Sounds like somehow the board suffers from a quick shortcircuit, and it won’t react to anything to protect the electronics. But after the charger is connected, it just resets everything.

Has anybody encountered such a problem before? What could be the issue?

you have a loose series connection somewhere in your board. Usually dsn’t show symptom without load.

but why does it start to work again after pluggin in the charger?
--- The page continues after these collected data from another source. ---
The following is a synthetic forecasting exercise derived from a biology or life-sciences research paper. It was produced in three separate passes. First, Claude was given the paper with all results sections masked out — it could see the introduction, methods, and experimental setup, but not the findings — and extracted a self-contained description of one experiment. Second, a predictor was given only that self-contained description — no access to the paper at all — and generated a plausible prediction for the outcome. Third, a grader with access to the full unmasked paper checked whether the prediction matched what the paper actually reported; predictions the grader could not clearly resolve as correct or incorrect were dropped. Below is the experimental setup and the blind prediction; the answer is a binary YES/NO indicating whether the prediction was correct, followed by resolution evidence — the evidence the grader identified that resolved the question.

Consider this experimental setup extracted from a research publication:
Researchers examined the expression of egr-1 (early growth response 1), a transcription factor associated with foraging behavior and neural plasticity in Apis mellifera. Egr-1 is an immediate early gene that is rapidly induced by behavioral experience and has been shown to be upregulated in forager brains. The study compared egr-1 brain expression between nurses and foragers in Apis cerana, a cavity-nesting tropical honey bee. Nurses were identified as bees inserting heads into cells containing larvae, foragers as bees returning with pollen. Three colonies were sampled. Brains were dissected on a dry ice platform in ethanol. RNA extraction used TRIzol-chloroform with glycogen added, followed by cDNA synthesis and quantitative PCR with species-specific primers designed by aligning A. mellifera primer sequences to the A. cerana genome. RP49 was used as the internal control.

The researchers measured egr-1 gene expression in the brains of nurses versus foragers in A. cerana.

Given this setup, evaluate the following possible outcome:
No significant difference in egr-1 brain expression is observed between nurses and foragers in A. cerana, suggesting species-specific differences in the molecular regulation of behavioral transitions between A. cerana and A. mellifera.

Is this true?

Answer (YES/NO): NO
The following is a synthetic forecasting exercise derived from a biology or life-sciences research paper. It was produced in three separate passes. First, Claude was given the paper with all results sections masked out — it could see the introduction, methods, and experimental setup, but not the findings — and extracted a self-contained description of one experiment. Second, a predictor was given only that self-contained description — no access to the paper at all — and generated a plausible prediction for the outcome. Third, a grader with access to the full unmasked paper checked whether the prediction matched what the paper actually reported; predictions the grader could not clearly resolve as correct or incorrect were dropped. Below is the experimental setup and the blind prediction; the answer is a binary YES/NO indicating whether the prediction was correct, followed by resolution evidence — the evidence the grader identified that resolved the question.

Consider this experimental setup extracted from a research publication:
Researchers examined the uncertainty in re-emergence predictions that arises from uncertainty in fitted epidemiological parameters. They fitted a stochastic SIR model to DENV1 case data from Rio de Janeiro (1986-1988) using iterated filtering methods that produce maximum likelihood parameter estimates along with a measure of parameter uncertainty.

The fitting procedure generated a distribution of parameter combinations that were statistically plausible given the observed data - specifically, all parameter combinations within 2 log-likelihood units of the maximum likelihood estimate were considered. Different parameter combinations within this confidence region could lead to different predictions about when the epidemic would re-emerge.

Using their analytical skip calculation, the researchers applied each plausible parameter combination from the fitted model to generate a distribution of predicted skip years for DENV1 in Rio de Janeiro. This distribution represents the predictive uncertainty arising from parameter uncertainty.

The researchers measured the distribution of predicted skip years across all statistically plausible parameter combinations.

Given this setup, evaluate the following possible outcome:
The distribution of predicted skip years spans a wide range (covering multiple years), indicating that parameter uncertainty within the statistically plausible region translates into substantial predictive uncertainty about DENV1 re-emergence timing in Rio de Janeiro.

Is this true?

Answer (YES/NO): YES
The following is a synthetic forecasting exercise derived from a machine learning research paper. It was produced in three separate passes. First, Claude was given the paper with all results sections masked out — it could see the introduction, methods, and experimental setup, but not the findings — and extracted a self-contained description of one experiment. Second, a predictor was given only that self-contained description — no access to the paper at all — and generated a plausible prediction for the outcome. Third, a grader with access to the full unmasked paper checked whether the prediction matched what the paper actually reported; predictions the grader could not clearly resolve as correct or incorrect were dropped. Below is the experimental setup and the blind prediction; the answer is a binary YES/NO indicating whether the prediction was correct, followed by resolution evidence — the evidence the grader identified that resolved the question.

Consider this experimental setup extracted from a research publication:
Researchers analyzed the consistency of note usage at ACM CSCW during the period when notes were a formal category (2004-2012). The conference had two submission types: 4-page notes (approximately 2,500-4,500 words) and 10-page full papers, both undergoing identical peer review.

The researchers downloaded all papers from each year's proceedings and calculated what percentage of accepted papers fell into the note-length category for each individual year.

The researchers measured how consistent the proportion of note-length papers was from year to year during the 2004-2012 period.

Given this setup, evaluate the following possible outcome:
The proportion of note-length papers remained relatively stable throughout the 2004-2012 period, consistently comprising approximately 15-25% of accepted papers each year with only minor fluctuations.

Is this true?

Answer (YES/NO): NO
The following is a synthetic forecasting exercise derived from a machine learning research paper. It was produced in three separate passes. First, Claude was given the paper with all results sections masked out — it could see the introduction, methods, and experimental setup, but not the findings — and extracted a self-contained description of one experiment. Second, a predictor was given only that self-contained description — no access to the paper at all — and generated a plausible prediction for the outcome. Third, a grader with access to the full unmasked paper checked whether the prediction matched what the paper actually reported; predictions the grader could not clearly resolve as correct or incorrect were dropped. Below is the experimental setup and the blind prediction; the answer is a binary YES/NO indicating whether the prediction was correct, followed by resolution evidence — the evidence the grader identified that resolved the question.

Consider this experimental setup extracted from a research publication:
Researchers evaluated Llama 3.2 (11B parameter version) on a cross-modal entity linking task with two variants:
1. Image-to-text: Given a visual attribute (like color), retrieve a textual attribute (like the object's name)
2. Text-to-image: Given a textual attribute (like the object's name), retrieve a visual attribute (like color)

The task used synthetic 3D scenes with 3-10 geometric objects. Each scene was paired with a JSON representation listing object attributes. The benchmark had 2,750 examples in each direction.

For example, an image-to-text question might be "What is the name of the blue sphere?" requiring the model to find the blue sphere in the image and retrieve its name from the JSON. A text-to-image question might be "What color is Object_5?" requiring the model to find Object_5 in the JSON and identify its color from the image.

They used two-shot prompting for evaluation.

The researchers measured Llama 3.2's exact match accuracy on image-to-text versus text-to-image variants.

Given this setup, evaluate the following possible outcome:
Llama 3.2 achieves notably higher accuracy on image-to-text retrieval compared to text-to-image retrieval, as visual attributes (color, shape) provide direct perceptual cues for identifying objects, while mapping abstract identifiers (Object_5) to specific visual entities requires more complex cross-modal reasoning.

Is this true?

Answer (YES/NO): YES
Because I don’t touch the wires at all after that.
So is it really a temporary short-circuit-kinda protection?

If there was a short you’d hear a bang and something would be permanently damaged. Esk8 batteries will just melt or blast clear whatever shorts them out, unless it’s an enormous block of solid copper or something. In that case the cells will very likely just go into thermal runaway

Can you give more details on the board? Who made the battery, what specs does the board have

I have no idea how your board is wired, realistically the loose connection is intermittent and when you plug in charger, the board draws power from it instead of the battery.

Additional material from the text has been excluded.